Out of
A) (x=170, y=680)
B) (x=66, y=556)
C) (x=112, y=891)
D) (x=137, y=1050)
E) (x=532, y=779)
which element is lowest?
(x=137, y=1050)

────────

> _TASK DETAILS_:
Copy out the material above line for line, with no changes.

> _THE SOLUTION_:
Out of
A) (x=170, y=680)
B) (x=66, y=556)
C) (x=112, y=891)
D) (x=137, y=1050)
E) (x=532, y=779)
which element is lowest?
(x=137, y=1050)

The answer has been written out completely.